Il a reçu mardi soir une lettre de deux pages, rendue publique en matinée hier. Il doit en faire rapport au ministre Lessard.

Dans sa lettre, M. Roquet explique que, en mars 2010, le président du comité de vérification de la Ville, André Harel, a reçu une plainte de source anonyme concernant des irrégularités dans la gestion administrative du vérificateur, Jacques Bergeron.

«Dès la réception de cette plainte, M. Harel a contacté M. Pierre Reid, qui à l'époque était directeur principal du Capital humain et responsable des enquêtes internes de la Ville, pour qu'il enclenche une vérification préliminaire sur cette allégation», écrit le directeur général.

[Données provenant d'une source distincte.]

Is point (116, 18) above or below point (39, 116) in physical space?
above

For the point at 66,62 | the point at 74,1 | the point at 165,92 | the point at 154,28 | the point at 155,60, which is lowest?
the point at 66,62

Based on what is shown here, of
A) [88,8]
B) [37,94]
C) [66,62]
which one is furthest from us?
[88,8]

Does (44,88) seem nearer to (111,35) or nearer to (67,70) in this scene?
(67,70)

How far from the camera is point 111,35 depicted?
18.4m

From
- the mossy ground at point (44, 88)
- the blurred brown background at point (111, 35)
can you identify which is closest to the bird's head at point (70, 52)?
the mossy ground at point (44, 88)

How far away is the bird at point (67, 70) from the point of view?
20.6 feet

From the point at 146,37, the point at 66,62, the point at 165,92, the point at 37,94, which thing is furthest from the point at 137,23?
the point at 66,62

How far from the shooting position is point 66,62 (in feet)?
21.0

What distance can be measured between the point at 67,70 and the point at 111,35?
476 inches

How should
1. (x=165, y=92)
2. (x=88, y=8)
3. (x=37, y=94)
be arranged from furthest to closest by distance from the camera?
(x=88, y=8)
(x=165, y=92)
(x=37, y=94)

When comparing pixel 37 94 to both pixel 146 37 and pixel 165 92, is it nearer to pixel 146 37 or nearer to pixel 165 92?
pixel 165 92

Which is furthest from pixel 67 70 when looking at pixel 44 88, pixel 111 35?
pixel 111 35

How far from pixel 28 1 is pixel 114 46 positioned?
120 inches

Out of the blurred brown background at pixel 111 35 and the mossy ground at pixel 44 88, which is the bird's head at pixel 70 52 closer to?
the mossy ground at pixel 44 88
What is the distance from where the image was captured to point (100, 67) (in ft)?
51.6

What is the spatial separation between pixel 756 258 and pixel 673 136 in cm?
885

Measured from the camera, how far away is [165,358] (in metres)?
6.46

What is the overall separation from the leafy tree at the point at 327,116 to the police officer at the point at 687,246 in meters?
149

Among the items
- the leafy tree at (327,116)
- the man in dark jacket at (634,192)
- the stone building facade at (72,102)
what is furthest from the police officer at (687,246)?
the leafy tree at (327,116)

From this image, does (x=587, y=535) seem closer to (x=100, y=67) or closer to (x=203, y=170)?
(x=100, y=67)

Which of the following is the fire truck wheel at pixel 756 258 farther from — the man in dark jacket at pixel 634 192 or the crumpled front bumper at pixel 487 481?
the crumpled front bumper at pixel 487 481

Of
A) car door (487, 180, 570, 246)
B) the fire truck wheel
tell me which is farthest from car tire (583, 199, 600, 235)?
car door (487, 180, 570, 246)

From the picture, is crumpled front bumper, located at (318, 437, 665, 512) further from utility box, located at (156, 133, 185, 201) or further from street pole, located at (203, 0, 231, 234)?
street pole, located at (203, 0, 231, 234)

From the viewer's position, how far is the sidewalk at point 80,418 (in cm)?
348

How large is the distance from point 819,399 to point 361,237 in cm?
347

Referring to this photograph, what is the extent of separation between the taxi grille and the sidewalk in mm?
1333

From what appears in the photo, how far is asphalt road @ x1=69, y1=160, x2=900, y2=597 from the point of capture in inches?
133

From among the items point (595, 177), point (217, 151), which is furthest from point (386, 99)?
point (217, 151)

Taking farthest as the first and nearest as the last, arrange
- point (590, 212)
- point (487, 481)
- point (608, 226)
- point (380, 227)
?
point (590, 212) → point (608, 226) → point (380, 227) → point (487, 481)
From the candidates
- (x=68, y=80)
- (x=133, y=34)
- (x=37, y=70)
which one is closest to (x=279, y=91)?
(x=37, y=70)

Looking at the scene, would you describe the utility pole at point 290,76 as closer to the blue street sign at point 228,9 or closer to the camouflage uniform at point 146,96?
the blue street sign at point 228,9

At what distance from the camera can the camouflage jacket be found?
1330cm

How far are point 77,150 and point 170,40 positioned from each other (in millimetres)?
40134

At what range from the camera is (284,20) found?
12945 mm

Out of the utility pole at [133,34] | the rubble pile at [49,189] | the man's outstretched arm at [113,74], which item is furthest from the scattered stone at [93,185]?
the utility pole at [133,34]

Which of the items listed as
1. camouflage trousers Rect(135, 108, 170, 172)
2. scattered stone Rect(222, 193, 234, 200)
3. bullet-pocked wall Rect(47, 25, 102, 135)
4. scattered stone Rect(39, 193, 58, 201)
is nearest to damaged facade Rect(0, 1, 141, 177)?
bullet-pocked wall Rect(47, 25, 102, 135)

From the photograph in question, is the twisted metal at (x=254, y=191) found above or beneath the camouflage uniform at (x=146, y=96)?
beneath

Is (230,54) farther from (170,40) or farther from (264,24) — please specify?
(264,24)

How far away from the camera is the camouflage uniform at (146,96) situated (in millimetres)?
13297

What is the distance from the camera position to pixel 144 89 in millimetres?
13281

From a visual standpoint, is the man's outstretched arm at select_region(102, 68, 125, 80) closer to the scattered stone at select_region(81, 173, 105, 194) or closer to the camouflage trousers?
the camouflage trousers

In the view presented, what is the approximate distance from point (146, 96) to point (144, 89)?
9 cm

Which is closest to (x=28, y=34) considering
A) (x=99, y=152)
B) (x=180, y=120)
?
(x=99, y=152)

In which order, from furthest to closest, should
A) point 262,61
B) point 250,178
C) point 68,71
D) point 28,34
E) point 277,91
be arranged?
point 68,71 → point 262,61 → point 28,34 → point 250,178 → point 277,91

«À la suite de cette vérification préliminaire, M. Reid a constaté qu'il y avait un fondement aux allégations reçues. Le président du comité de vérification a donc autorisé ce dernier à poursuivre cette vérification...

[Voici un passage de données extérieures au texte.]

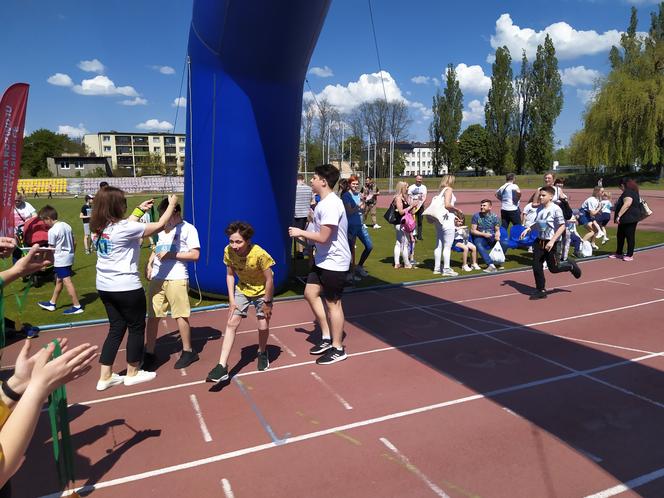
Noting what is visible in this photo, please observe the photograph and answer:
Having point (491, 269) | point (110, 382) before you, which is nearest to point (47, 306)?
point (110, 382)

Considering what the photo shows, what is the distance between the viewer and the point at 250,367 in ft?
16.3

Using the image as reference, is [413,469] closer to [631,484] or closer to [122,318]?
[631,484]

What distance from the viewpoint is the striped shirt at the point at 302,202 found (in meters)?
10.8

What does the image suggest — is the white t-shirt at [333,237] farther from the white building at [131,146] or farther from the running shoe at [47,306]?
the white building at [131,146]

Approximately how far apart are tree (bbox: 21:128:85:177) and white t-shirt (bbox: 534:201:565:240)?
296 feet

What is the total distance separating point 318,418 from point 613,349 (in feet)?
11.8

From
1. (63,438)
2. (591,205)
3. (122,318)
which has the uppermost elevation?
(591,205)

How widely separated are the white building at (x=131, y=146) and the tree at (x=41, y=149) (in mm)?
13389

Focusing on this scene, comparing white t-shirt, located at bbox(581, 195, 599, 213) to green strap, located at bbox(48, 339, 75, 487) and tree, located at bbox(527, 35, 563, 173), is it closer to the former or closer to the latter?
green strap, located at bbox(48, 339, 75, 487)

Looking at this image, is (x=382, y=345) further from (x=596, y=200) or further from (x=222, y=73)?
(x=596, y=200)

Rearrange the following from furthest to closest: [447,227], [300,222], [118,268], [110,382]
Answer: [300,222] → [447,227] → [110,382] → [118,268]

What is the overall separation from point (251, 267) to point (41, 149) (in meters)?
101

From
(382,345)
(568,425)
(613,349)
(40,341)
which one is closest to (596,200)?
(613,349)

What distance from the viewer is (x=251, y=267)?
15.0 ft
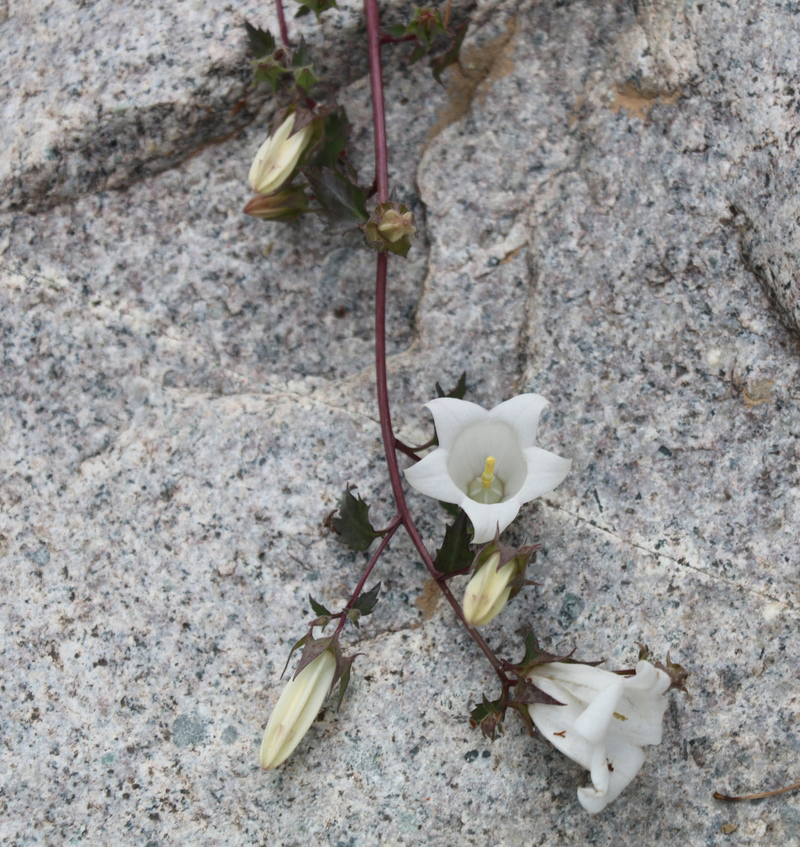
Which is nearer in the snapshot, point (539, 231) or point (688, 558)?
point (688, 558)

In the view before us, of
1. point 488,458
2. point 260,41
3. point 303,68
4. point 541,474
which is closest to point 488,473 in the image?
point 488,458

«Je tiens cependant à vous rassurer que seuls les courriels résidant sur le serveur Lotus Notes de la Ville et qui sont relatifs à la gestion administrative du vérificateur de la Ville ont été consultés.»

M. Roquet ajoute qu'en aucun temps les enquêteurs de la Ville n'ont accédé à des données «qui soient du domaine privé».

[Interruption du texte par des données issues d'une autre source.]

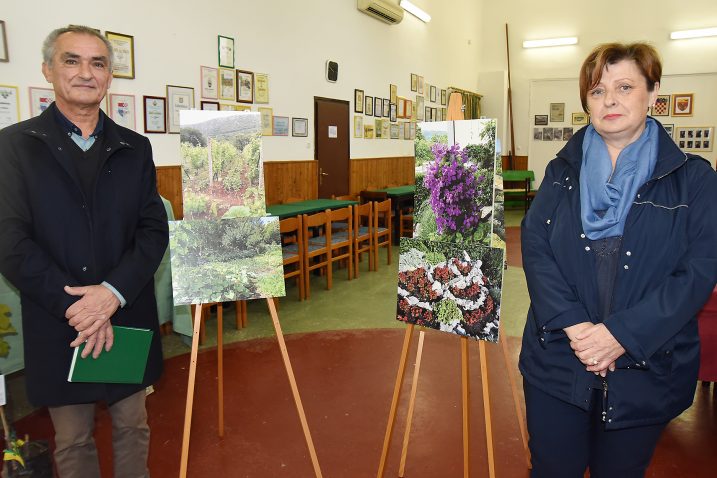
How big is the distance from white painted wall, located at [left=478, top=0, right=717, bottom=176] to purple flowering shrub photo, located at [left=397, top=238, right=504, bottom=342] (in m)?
11.8

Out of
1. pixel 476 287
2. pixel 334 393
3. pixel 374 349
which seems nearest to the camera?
pixel 476 287

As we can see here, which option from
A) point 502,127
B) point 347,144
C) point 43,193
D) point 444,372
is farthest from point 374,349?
point 502,127

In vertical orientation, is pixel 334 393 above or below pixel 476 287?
below

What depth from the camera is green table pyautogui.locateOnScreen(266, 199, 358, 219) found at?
563 centimetres

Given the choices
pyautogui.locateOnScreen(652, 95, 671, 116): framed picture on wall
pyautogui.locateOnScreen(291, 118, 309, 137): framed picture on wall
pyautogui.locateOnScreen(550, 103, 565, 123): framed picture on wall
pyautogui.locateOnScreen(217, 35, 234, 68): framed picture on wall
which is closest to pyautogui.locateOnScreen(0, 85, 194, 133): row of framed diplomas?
pyautogui.locateOnScreen(217, 35, 234, 68): framed picture on wall

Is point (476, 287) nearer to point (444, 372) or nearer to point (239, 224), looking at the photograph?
point (239, 224)

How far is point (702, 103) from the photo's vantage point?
11648 mm

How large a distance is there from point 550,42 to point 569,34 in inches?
17.0

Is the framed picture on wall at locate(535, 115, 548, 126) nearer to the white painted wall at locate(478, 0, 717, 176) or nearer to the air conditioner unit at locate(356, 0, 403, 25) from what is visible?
the white painted wall at locate(478, 0, 717, 176)

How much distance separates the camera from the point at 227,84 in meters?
5.91

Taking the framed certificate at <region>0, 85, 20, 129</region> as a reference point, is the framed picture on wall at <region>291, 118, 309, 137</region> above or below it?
above

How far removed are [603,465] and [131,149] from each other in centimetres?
180

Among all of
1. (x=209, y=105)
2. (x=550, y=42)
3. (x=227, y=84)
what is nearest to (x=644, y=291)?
(x=209, y=105)

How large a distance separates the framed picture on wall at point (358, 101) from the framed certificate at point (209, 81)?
9.86 ft
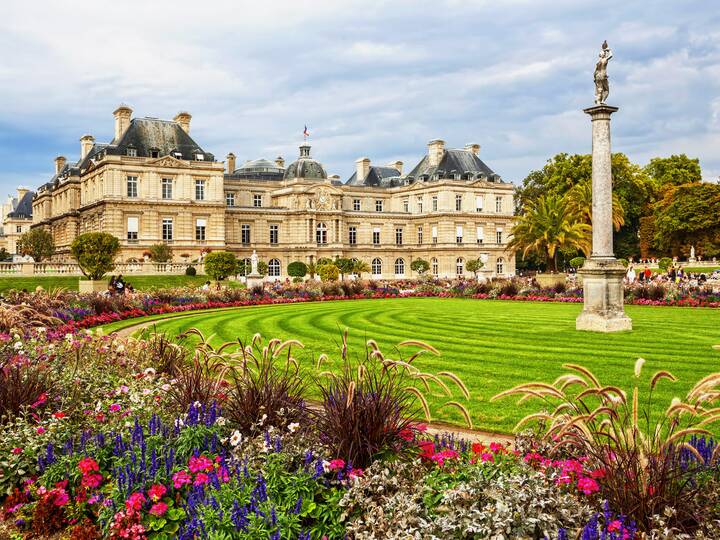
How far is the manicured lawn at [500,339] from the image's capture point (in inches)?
394

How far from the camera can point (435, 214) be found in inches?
2928

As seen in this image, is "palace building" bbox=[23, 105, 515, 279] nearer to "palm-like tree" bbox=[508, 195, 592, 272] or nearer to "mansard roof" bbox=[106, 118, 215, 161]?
"mansard roof" bbox=[106, 118, 215, 161]

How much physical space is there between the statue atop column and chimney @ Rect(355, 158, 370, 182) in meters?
67.7

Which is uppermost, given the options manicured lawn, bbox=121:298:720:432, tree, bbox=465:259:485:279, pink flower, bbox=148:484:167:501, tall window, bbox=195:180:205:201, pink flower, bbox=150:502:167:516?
tall window, bbox=195:180:205:201

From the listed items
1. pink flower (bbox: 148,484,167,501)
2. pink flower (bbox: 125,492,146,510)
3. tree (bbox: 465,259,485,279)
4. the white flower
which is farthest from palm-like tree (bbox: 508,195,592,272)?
pink flower (bbox: 125,492,146,510)

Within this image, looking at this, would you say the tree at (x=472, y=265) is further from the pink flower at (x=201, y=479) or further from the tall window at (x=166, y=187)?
the pink flower at (x=201, y=479)

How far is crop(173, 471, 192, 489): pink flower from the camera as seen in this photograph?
4547mm

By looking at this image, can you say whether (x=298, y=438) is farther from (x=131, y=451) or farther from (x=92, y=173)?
(x=92, y=173)

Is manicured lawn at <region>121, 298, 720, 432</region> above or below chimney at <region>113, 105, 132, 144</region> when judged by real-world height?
below

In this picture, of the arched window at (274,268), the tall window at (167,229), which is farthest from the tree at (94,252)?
the arched window at (274,268)

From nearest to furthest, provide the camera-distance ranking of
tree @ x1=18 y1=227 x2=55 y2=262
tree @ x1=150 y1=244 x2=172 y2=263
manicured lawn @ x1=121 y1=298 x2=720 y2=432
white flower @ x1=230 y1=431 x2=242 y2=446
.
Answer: white flower @ x1=230 y1=431 x2=242 y2=446 → manicured lawn @ x1=121 y1=298 x2=720 y2=432 → tree @ x1=150 y1=244 x2=172 y2=263 → tree @ x1=18 y1=227 x2=55 y2=262

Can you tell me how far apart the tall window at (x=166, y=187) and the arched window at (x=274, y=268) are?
13.8 metres

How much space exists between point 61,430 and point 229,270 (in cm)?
3419

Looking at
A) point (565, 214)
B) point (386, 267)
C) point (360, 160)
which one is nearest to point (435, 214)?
point (386, 267)
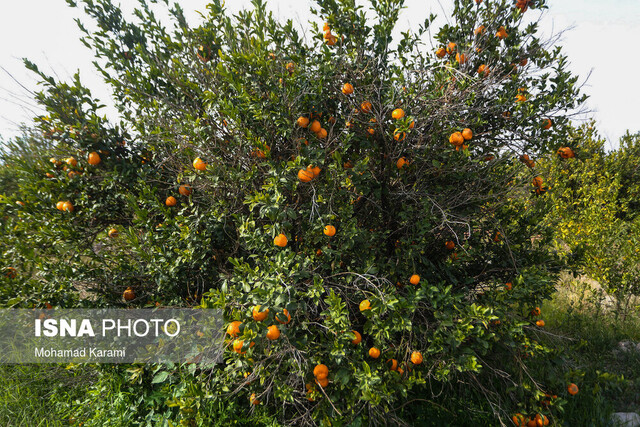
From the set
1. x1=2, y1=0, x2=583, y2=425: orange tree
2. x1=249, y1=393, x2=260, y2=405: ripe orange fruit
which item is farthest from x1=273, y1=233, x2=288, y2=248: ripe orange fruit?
x1=249, y1=393, x2=260, y2=405: ripe orange fruit

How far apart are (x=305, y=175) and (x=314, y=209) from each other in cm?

«Sa lettre est remplie d'inexactitudes»

La chef de l'opposition à l'hôtel de ville, Louise Harel, a rétorqué hier matin que cette affirmation est inexacte: «Nous avons la preuve que les courriels qui ont été ouverts ne touchaient pas seulement les mandats de services professionnels. M. Roquet tente de justifier l'injustifiable. Sa lettre est remplie d'inexactitudes.»

Elle a d'ailleurs écrit au ministre Lessard, en après-midi, pour lui rappeler que, au moment où l'enquête a été ouverte, Pierre Reid était directeur du service du capital humain, et non contrôleur général de la Ville: «Dans sa lettre, M. Roquet écrit que le président du comité de vérification a autorisé M. Reid à faire cette enquête. Mais il n'avait aucune autorité sur lui. Le seul qui avait autorité sur M. Reid était M. Roquet lui-même. Il n'y avait aucun lien hiérarchique entre le président du comité de vérification et M. Reid.»

Le président du comité de vérification, André Harel, a par conséquent confié le mandat à un employé de l'administration municipale, et non à un mandataire du conseil, écrit-elle.

Elle ironise de plus sur la défense du directeur général, qui soutient que «l'espionnage n'a pas été continu», les courriels ayant été vérifiés à quatre occasions. «Une seule fois, M. le ministre, n'aurait-elle pas été une fois de trop?» écrit Mme Harel. La période des courriels analysés s'est étendue de mars 2010 à janvier 2011.

Par ailleurs, dans sa lettre, Louis Roquet indique que l'administration Tremblay «n'a pas été consultée au sujet du mandat» d'enquête sur le vérificateur: «Le maire a appris l'existence de l'enquête par un appel du vérificateur général, appel qui a été suivi d'une rencontre du vérificateur général et son avocat avec le maire et le président du comité de vérification, M. André Harel. Le maire n'est pas intervenu dans le dossier qu'il jugeait être du ressort du conseil municipal.»

Des sources proches de l'Administration insistent pour dire que ni le maire ni sa chef de cabinet à l'époque, Diane Lemieux, n'avaient été informés de cette démarche. On pense toutefois que l'ancien responsable du personnel devenu contrôleur, Pierre Reid, pourrait avoir eu recours à ces méthodes controversées: «Il est un peu cow-boy», résume-t-on.